## [Work to do]
Put every line of the listing below into a numbered list, dropping the blank lines.

----------

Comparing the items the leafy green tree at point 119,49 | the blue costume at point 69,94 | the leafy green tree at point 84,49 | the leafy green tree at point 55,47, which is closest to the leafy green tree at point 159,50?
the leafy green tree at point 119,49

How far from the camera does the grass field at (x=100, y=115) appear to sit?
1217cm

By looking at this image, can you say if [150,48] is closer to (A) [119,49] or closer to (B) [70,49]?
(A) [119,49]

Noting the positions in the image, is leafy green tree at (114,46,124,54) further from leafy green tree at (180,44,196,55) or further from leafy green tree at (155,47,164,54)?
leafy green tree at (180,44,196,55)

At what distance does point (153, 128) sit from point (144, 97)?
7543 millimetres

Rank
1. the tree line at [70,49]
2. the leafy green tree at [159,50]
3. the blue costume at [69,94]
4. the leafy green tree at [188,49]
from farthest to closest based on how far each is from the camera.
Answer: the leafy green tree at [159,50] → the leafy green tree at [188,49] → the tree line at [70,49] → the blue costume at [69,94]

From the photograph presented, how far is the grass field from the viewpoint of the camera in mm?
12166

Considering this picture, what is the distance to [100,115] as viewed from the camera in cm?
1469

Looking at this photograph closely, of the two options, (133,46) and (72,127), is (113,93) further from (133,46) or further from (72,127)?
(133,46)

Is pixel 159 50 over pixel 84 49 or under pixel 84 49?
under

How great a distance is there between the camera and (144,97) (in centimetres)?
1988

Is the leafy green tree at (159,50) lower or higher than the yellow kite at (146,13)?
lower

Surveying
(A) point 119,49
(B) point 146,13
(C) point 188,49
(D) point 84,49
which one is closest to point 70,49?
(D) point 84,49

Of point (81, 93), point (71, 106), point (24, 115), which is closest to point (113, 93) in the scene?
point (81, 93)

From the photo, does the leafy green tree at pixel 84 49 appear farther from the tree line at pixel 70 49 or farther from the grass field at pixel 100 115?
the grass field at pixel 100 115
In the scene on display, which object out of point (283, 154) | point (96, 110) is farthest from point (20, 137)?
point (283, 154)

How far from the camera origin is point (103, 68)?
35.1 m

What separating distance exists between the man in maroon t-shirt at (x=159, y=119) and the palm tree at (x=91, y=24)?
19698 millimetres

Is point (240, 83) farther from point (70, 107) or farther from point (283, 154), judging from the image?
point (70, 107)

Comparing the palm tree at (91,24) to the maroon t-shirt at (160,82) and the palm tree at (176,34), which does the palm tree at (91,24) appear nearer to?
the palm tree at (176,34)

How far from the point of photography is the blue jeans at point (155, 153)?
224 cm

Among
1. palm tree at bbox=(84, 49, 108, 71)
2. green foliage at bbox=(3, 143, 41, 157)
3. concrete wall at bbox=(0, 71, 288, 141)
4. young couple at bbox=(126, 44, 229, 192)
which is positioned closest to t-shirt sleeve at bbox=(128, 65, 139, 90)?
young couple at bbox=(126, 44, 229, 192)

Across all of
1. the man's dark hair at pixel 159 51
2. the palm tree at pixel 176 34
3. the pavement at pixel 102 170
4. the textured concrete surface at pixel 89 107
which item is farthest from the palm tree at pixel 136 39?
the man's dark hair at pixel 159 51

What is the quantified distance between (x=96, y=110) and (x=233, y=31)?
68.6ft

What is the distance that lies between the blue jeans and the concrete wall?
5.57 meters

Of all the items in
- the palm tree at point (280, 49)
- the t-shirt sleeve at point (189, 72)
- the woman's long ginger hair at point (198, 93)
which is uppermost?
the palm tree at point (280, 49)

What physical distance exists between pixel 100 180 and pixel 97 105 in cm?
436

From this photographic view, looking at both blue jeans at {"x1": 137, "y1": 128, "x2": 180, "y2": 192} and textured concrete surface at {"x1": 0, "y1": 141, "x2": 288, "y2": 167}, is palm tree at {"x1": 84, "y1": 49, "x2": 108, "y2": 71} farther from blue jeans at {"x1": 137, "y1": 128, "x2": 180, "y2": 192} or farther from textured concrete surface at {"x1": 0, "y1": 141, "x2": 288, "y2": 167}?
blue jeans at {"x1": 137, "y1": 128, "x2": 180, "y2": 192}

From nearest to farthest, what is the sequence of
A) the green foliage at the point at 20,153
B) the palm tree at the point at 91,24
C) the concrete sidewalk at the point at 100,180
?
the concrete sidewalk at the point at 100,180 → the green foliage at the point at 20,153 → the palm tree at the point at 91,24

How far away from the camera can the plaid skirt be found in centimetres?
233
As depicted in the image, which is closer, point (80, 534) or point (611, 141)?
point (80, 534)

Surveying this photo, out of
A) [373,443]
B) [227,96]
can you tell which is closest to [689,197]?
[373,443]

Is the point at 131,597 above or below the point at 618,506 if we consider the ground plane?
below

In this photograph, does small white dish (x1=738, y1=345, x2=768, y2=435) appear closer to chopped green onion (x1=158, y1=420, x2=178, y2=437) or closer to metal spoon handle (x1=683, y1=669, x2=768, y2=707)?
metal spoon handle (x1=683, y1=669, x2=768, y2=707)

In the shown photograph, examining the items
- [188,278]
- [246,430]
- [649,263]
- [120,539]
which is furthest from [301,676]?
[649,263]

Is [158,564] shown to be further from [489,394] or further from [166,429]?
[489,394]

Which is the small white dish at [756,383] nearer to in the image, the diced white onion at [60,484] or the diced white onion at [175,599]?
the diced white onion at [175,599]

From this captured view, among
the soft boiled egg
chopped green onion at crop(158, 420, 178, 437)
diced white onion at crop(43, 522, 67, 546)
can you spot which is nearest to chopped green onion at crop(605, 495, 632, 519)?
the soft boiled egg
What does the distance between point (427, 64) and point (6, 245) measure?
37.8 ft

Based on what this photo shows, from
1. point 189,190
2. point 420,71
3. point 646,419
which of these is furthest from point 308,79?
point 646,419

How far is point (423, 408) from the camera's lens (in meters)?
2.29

----------

## [Answer to this problem]
1. Comparing the items the leafy green tree at point 119,49 | the blue costume at point 69,94 | the leafy green tree at point 84,49 | the leafy green tree at point 55,47, which is closest to the leafy green tree at point 159,50?
2. the leafy green tree at point 119,49
3. How far from the camera does the grass field at (x=100, y=115) appear to sit?
4. 1217cm
5. By looking at this image, can you say if [150,48] is closer to (A) [119,49] or closer to (B) [70,49]?
6. (A) [119,49]
7. Noting the positions in the image, is leafy green tree at (114,46,124,54) further from leafy green tree at (180,44,196,55) or further from leafy green tree at (155,47,164,54)?
8. leafy green tree at (180,44,196,55)
9. At what distance does point (153, 128) sit from point (144, 97)?
10. 7543 millimetres
11. Rank
12. 1. the tree line at [70,49]
13. 2. the leafy green tree at [159,50]
14. 3. the blue costume at [69,94]
15. 4. the leafy green tree at [188,49]
16. from farthest to closest based on how far each is from the camera.
17. Answer: the leafy green tree at [159,50] → the leafy green tree at [188,49] → the tree line at [70,49] → the blue costume at [69,94]
18. From the photograph presented, how far is the grass field from the viewpoint of the camera in mm?
19. 12166
20. Considering this picture, what is the distance to [100,115] as viewed from the camera in cm?
21. 1469
22. Looking at this photograph closely, of the two options, (133,46) and (72,127), is (113,93) further from (133,46) or further from (72,127)?
23. (133,46)
24. Is pixel 159 50 over pixel 84 49 or under pixel 84 49?
25. under
26. How great a distance is there between the camera and (144,97) (in centimetres)?
27. 1988
28. Is the leafy green tree at (159,50) lower or higher than the yellow kite at (146,13)?
29. lower
30. Surveying
31. (A) point 119,49
32. (B) point 146,13
33. (C) point 188,49
34. (D) point 84,49
35. which one is closest to point 70,49?
36. (D) point 84,49
37. Of point (81, 93), point (71, 106), point (24, 115), which is closest to point (113, 93) in the scene?
38. point (81, 93)
39. From the photo, does the leafy green tree at pixel 84 49 appear farther from the tree line at pixel 70 49 or farther from the grass field at pixel 100 115?
40. the grass field at pixel 100 115
41. In the scene on display, which object out of point (283, 154) | point (96, 110) is farthest from point (20, 137)?
42. point (283, 154)
43. How far from the camera origin is point (103, 68)?
44. 35.1 m
45. What separating distance exists between the man in maroon t-shirt at (x=159, y=119) and the palm tree at (x=91, y=24)?
46. 19698 millimetres
47. Is point (240, 83) farther from point (70, 107) or farther from point (283, 154), judging from the image?
48. point (70, 107)
49. Comparing the palm tree at (91,24) to the maroon t-shirt at (160,82) and the palm tree at (176,34), which does the palm tree at (91,24) appear nearer to?
50. the palm tree at (176,34)
51. How far from the point of photography is the blue jeans at point (155, 153)?
52. 224 cm
53. Among
54. 1. palm tree at bbox=(84, 49, 108, 71)
55. 2. green foliage at bbox=(3, 143, 41, 157)
56. 3. concrete wall at bbox=(0, 71, 288, 141)
57. 4. young couple at bbox=(126, 44, 229, 192)
58. which is positioned closest to t-shirt sleeve at bbox=(128, 65, 139, 90)?
59. young couple at bbox=(126, 44, 229, 192)
60. Across all of
61. 1. the man's dark hair at pixel 159 51
62. 2. the palm tree at pixel 176 34
63. 3. the pavement at pixel 102 170
64. 4. the textured concrete surface at pixel 89 107
65. which item is farthest from the palm tree at pixel 136 39?
66. the man's dark hair at pixel 159 51
67. What is the quantified distance between (x=96, y=110) and (x=233, y=31)?
68. 68.6ft
69. What is the distance that lies between the blue jeans and the concrete wall?
70. 5.57 meters
71. Of all the items in
72. - the palm tree at point (280, 49)
73. - the t-shirt sleeve at point (189, 72)
74. - the woman's long ginger hair at point (198, 93)
75. which is uppermost?
76. the palm tree at point (280, 49)
77. What physical distance exists between pixel 100 180 and pixel 97 105 in cm?
78. 436
79. From this photographic view, looking at both blue jeans at {"x1": 137, "y1": 128, "x2": 180, "y2": 192} and textured concrete surface at {"x1": 0, "y1": 141, "x2": 288, "y2": 167}, is palm tree at {"x1": 84, "y1": 49, "x2": 108, "y2": 71} farther from blue jeans at {"x1": 137, "y1": 128, "x2": 180, "y2": 192} or farther from textured concrete surface at {"x1": 0, "y1": 141, "x2": 288, "y2": 167}?
80. blue jeans at {"x1": 137, "y1": 128, "x2": 180, "y2": 192}
81. From nearest to farthest, what is the sequence of
82. A) the green foliage at the point at 20,153
83. B) the palm tree at the point at 91,24
84. C) the concrete sidewalk at the point at 100,180
85. ?
86. the concrete sidewalk at the point at 100,180 → the green foliage at the point at 20,153 → the palm tree at the point at 91,24
87. How far away from the camera can the plaid skirt be found in centimetres?
88. 233
89. As depicted in the image, which is closer, point (80, 534) or point (611, 141)?
90. point (80, 534)
91. Surveying this photo, out of
92. A) [373,443]
93. B) [227,96]
94. can you tell which is closest to [689,197]?
95. [373,443]
96. Is the point at 131,597 above or below the point at 618,506 if we consider the ground plane?
97. below
98. In this photograph, does small white dish (x1=738, y1=345, x2=768, y2=435) appear closer to chopped green onion (x1=158, y1=420, x2=178, y2=437) or closer to metal spoon handle (x1=683, y1=669, x2=768, y2=707)?
99. metal spoon handle (x1=683, y1=669, x2=768, y2=707)
100. In the shown photograph, examining the items
101. - [188,278]
102. - [246,430]
103. - [649,263]
104. - [120,539]
105. which is furthest from [301,676]?
106. [649,263]
107. Is [158,564] shown to be further from [489,394] or further from [166,429]?
108. [489,394]
109. Which is the small white dish at [756,383] nearer to in the image, the diced white onion at [60,484] or the diced white onion at [175,599]?
110. the diced white onion at [175,599]
111. From this captured view, among
112. the soft boiled egg
113. chopped green onion at crop(158, 420, 178, 437)
114. diced white onion at crop(43, 522, 67, 546)
115. can you spot which is nearest to chopped green onion at crop(605, 495, 632, 519)?
116. the soft boiled egg
117. What does the distance between point (427, 64) and point (6, 245) measure?
118. 37.8 ft
119. Based on what this photo shows, from
120. 1. point 189,190
121. 2. point 420,71
122. 3. point 646,419
123. which of these is furthest from point 308,79?
124. point 646,419
125. How far is point (423, 408) from the camera's lens (in meters)?
126. 2.29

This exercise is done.